• [WHAT YOU SHOULD DO]:
Retype the part of the VLC stuttering thread below word for word, starting at "# Video playback" and ending at "did not work.".

• [SELECTED TEXT]:
# # #
# Video playback Stuttering VLC.



## utkarsh73 (Jan 29, 2012)

I downloaded a 720p video from Youbube and when I played it in VLC Player, it stuttered at many places. First I thought that there must be something wrong with the video. 
So I played another 720p video which used to run smoothly, but then again it stuttered at many places. Again I downloaded a 360p video and it played very smoothly.
I tried to google the problem and came across a solution where we have to adjust some "Preferences" settings but it did not work.
Any idea what the problem is and how to solve it???


----------



## Lord073 (Jan 29, 2012)

I'd suggest that ditch VLC and use PotPlayer 1.5.31590 Beta - VideoHelp.com Downloads

If your PC is fast enough to play HD videos smoothly then you'll never have stuttering problems with PotPlayer no matter whatever video format it is.


----------



## thetechfreak (Jan 29, 2012)

Whats your PC config? I think your PC may not be powerfull enough to run HD vids


----------



## utkarsh73 (Jan 29, 2012)

thetechfreak said:


> Whats your PC config? I think your PC may not be powerfull enough to run HD vids



Config: Core i3 350M, 4GB DDR3 RAM, ATI HD 5730 1GB GDDR3.

Am I wrong if I assume its enough to run HD videos?



Lord073 said:


> I'd suggest that ditch VLC and use PotPlayer 1.5.31590 Beta - VideoHelp.com Downloads
> 
> If your PC is fast enough to play HD videos smoothly then you'll never have stuttering problems with PotPlayer no matter whatever video format it is.
# # #
• [PROVIDED MATERIAL]:
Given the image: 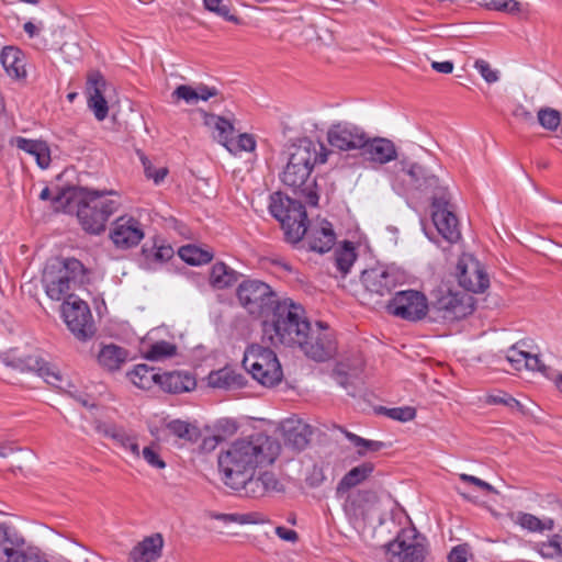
# # #
• [RESULT]:
# Video playback Stuttering VLC.



## utkarsh73 (Jan 29, 2012)

I downloaded a 720p video from Youbube and when I played it in VLC Player, it stuttered at many places. First I thought that there must be something wrong with the video. 
So I played another 720p video which used to run smoothly, but then again it stuttered at many places. Again I downloaded a 360p video and it played very smoothly.
I tried to google the problem and came across a solution where we have to adjust some "Preferences" settings but it did not work.